Stale-data crash family: per-slot token table + DL-range registry#172
Merged
Conversation
Closes the Linux/glibc cross-scene stale-data crash family documented in
docs/bugs/linux_stale_scene_data_family_2026-05-11.md. The previous
session shipped a defensive NULL-file_head guard in efManagerMakeEffect
and documented four more variants for follow-up; this commit lands the
structural fix that eliminates the class at its root, validated by a
clean 15-min autonomous attract-loop run to SSB64_MAX_FRAMES=54000 with
zero crashes (previously crashed at ~90s / ~5s / ~9 min depending on
demo permutation).
The structural fix — per-slot RelocPointerTable (port/resource/
RelocPointerTable.cpp + .h):
Previously the token table maintained a single global generation that
incremented on every lbRelocInitSetup() call (every scene boundary).
All previously-minted tokens fail decode after that bump, even tokens
for intern-buffer files (mainmotion, submotion, model, special1-4,
shieldpose) whose backing memory persists across scenes.
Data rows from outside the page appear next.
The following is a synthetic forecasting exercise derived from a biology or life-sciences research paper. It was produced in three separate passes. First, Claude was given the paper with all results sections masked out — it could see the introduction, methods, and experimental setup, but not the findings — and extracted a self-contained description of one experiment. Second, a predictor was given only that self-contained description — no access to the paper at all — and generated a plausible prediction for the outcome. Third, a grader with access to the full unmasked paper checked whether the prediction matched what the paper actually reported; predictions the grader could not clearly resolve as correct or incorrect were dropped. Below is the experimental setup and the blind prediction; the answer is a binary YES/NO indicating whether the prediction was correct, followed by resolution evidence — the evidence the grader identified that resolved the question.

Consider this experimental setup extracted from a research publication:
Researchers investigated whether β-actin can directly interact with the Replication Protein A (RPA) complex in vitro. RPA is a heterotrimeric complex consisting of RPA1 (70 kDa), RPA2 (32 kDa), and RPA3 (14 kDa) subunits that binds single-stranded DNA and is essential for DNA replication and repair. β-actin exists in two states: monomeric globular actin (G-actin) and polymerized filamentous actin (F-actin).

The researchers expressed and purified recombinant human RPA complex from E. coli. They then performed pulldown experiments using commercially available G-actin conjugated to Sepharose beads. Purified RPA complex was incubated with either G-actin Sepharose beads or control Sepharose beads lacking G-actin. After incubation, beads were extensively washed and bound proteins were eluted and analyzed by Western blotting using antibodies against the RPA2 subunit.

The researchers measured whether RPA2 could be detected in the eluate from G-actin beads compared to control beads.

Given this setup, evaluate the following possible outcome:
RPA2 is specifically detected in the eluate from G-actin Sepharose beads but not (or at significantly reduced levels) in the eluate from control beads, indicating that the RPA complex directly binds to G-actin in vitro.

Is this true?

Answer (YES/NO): YES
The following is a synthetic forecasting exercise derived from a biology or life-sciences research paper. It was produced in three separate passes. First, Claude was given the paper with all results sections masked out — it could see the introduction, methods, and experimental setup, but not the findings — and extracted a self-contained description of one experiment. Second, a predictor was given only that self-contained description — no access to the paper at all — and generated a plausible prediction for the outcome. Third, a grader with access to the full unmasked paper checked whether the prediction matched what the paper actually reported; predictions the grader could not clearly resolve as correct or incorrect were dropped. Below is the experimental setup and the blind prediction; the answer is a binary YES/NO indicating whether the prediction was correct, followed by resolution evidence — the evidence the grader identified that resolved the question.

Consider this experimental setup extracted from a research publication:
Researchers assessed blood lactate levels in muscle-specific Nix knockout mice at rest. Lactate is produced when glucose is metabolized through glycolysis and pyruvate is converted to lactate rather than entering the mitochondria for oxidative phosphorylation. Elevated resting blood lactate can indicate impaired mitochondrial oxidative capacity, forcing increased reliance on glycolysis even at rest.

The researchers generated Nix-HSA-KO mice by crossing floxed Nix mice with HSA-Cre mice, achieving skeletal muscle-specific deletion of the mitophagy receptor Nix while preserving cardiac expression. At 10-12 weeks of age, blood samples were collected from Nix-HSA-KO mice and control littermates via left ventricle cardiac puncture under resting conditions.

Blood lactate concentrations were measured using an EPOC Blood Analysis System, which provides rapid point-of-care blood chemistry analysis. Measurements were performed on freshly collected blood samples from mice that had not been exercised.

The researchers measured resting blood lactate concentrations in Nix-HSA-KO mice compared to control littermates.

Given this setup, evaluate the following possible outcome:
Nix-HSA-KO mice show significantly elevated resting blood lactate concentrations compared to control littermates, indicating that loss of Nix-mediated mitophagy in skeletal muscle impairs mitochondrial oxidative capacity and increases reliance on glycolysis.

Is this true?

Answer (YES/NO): YES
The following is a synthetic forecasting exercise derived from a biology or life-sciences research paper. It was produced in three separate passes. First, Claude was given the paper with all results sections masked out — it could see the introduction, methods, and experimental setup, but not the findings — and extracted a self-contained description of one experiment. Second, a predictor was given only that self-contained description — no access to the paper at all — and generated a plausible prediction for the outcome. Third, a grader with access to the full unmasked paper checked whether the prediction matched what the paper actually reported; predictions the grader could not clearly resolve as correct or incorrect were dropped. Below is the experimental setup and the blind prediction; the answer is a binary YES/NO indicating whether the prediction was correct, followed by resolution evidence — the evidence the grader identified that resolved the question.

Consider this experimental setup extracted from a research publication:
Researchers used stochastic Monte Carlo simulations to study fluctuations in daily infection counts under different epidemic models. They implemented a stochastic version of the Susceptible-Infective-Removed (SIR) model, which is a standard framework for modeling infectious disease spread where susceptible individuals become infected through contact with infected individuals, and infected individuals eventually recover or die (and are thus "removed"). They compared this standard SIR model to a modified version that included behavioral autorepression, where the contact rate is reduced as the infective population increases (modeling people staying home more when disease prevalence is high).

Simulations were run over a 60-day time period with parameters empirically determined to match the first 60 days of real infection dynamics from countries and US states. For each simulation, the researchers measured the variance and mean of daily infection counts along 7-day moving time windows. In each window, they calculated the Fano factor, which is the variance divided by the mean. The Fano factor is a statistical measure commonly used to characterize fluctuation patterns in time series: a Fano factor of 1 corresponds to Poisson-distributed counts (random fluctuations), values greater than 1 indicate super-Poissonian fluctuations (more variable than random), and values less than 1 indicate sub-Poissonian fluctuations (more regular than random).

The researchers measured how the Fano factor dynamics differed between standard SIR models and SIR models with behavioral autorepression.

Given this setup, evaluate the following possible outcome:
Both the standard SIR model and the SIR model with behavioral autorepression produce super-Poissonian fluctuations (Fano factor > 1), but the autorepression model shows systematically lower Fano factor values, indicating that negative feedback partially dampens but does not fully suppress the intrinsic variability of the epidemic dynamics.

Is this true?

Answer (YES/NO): YES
Downstream
PORT_RESOLVE returned NULL; downstream consumers (gcSetupCustomDObjs,
ftMainSetStatus joint-init, gcAddMObjForDObj) didn't always NULL-check
the result and SIGSEGV'd reading parent->child or dobjdesc->id.
New model: each table slot owns its own 12-bit generation. Tokens
carry the slot's gen at registration. Resolve checks per-slot:
slots[idx].gen == token_gen. Invalidation is range-based via the new
portRelocInvalidateRange(base, size) — only slots whose pointer falls
in the recycled range are NULL'd and their generation bumped (with
free-list reuse). Tokens for intern-buffer files don't intersect the
scene-arena range, so they stay valid forever (until the file
unloads). Tokens for arena-allocated data go stale exactly when their
backing memory recycles. lbRelocInitSetup no longer calls the
wholesale portRelocResetPointerTable; the range-based path in
port_taskman_evict_arena_caches handles it surgically.
DL-range registry (port/port_dl_ranges.{cpp,h} — new):
Defensive infrastructure tracking valid display-list memory ranges
(scene arena + reloc files). Hooked into libultraship's GFX walker
via the new game-agnostic callback API in fast/interpreter.h
(RegisterDLBoundsCheck, RegisterAddressClassifier). gfx_step and the
G_DL handler bounds-check `cmd` before deref/push; if a walker has
stepped past the end of a registered range (variant 5 — runaway DL
without a gsSPEndDisplayList terminator), the entire walk is torn
down via g_exec_stack.stop() instead of dereferencing into an
unmapped page. The classifier also feeds the SIGSEGV diag dump
(RelocPointerTable diagnostics + recent DL pushes + segment writes)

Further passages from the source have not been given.